• **Document section**

—————

Answer)The most common cause of this scenario is that you did not close an iterator from the state stores after completed using it. For persistent stores like RocksDB, an iterator is usually backed by some physical resources like open file handlers and in-memory caches. Not closing these iterators would effectively causing resource leaks.

24)Extracted timestamp value is negative, which is not allowed. What does this mean in Kafka Streaming?

Answer)This error means that the timestamp extractor of your Kafka Streams application failed to extract a valid timestamp from a record. Typically, this points to a problem with the record (e.g., the record does not contain a timestamp at all), but it could also indicate a problem or bug in the timestamp extractor used by the application.

25)How to scale a Streams app,that is increase number of input partitions?

Answer)Basically, Kafka Streams does not allow to change the number of input topic partitions during its life time. If you stop a running Kafka Streams application, change the number of input topic partitions, and restart your app it will most likely break with an exception as described in FAQ "What does exception "Store someStoreName's change log (someStoreName-changelog) does not contain partition someNumber mean? It is tricky to fix this for production use cases and it is highly recommended to not change the number of input topic partitions (cf. comment below). For POC/demos it's not difficult to fix though.

In order to fix this, you should reset your application using Kafka's application reset tool: Kafka Streams Application Reset Tool.

26)I get a locking exception similar to "Caused by: java.io.IOException: Failed to lock the state directory: /tmp/kafka-streams/app-id/0_0". How can I resolve this?

Answer)You can apply the following workaround:

switch to single threaded execution

if you want to scale your app, start multiple instances (instead of going multi-threaded with one instance)

if you start multiple instances on the same host, use a different state directory (state.dir config parameter) for each instance (to "isolate" the instances from each other)

It might also be necessary, to delete the state directory manually before starting the application. This will not result in data loss – the state will be recreated from the underlying changelog topic.0

27)How should I set metadata.broker.list?

—————

• **Material provided**
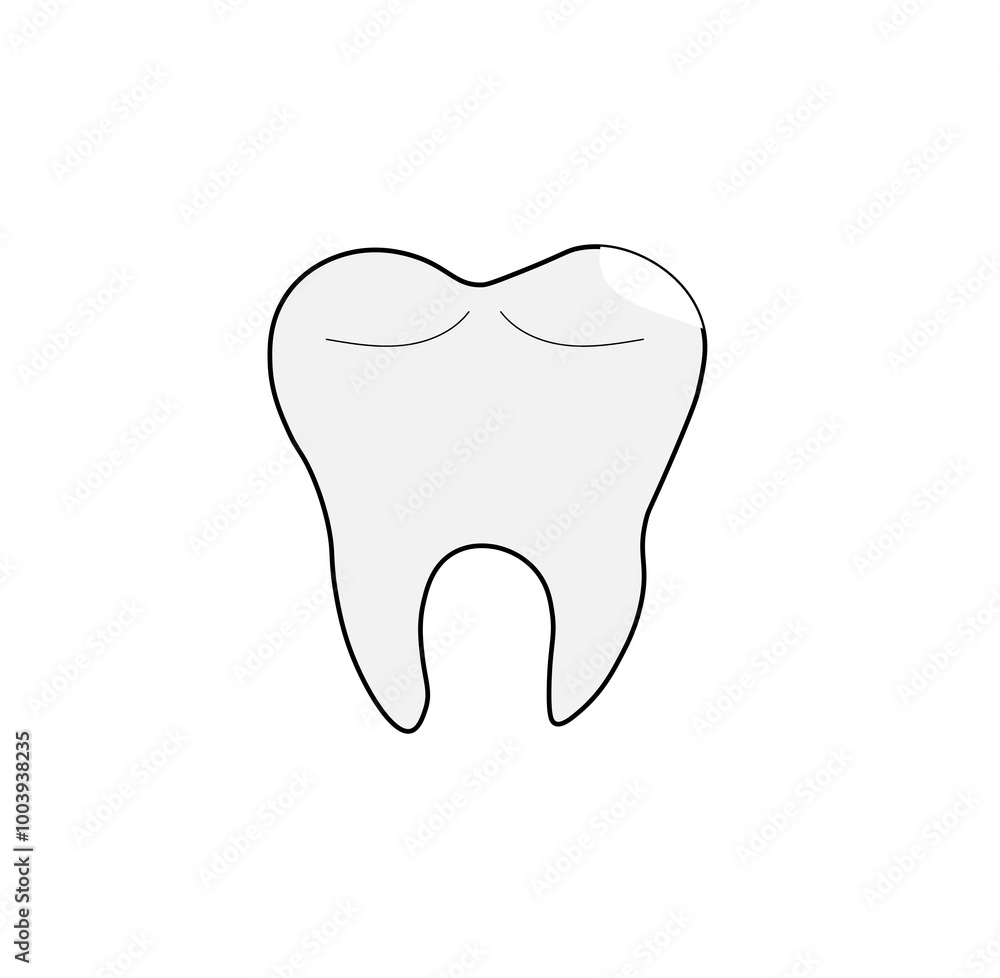 Obraz premium tooth with a white filling on a white background,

—————

• **Exercises**
A: Check each statement against the Kafka Streams FAQ. For each one, answer yes or no and quote the words from the FAQ that decide it.
(i) Kafka Streams lets you change the number of input topic partitions while an application is running.
(ii) Deleting the state directory manually before starting the application causes data loss.
(iii) With RocksDB, an iterator is usually backed by resources such as open file handlers.
B: Please name the config parameter that the Kafka Streams FAQ says should be set differently for each instance when multiple instances run on the same host.
C: Write the next part of the Kafka Streams FAQ, picking up after its final sentence.

• **Answers for the exercise**
A:
(i) No: "Kafka Streams does not allow to change the number of input topic partitions during its life time"
(ii) No: "This will not result in data loss"
(iii) Yes: "an iterator is usually backed by some physical resources like open file handlers and in-memory caches"

B: state.dir

C:
Answer)The broker list provided to the producer is only used for fetching metadata. Once the metadata response is received, the producer will send produce requests to the broker hosting the corresponding topic/partition directly, using the ip/port the broker registered in ZK. Any broker can serve metadata requests. The client is responsible for making sure that at least one of the brokers in metadata.broker.list is accessible. One way to achieve this is to use a VIP in a load balancer. If brokers change in a cluster, one can just update the hosts associated with the VIP.

28)Why do I get QueueFullException in my producer when running in async mode?

Answer)This typically happens when the producer is trying to send messages quicker than the broker can handle. If the producer can't block, one will have to add enough brokers so that they jointly can handle the load. If the producer can block, one can set queue.enqueueTimeout.ms in producer config to -1. This way, if the queue is full, the producer will block instead of dropping messages.

29)Why are my brokers not receiving producer sent messages?

Answer)This happened when I tried to enable gzip compression by setting compression.codec to 1. With the code change, not a single message was received by the brokers even though I had called producer.send() 1 million times. No error printed by producer and no error could be found in broker's kafka-request.log. By adding log4j.properties to my producer's classpath and switching the log level to DEBUG, I captured the java.lang.NoClassDefFoundError: org/xerial/snappy/SnappyInputStream thrown at the producer side. Now I can see this error can be resolved by adding snappy jar to the producer's classpath.

30)Is it possible to delete a topic?

Answer)Deleting a topic is supported since 0.8.2.x. You will need to enable topic deletion (setting delete.topic.enable to true) on all brokers first.

31)Why does Kafka consumer never get any data?

Answer)By default, when a consumer is started for the very first time, it ignores all existing data in a topic and will only consume new data coming in after the consumer is started. If this is the case, try sending some more data after the consumer is started. Alternatively, you can configure the consumer by setting auto.offset.reset to earliest for the new consumer in 0.9 and smallest for the old consumer.

32)Why does Kafka consumer get InvalidMessageSizeException?

Answer)This typically means that the fetch size of the consumer is too small. Each time the consumer pulls data from the broker, it reads bytes up to a configured limit. If that limit is smaller than the largest single message stored in Kafka, the consumer can't decode the message properly and will throw an InvalidMessageSizeException. To fix this, increase the limit by setting the property fetch.size (0.7) / fetch.message.max.bytes (0.8) properly in config/consumer.properties. The default fetch.size is 300,000 bytes. For the new consumer in 0.9, the property to adjust is max.partition.fetch.bytes, and the default is 1MB.

33)Should I choose multiple group ids or a single one for the consumers?

Answer)If all consumers use the same group id, messages in a topic are distributed among those consumers. In other words, each consumer will get a non-overlapping subset of the messages. Having more consumers in the same group increases the degree of parallelism and the overall throughput of consumption. See the next question for the choice of the number of consumer instances. On the other hand, if each consumer is in its own group, each consumer will get a full copy of all messages.

34)Why some of the consumers in a consumer group never receive any message?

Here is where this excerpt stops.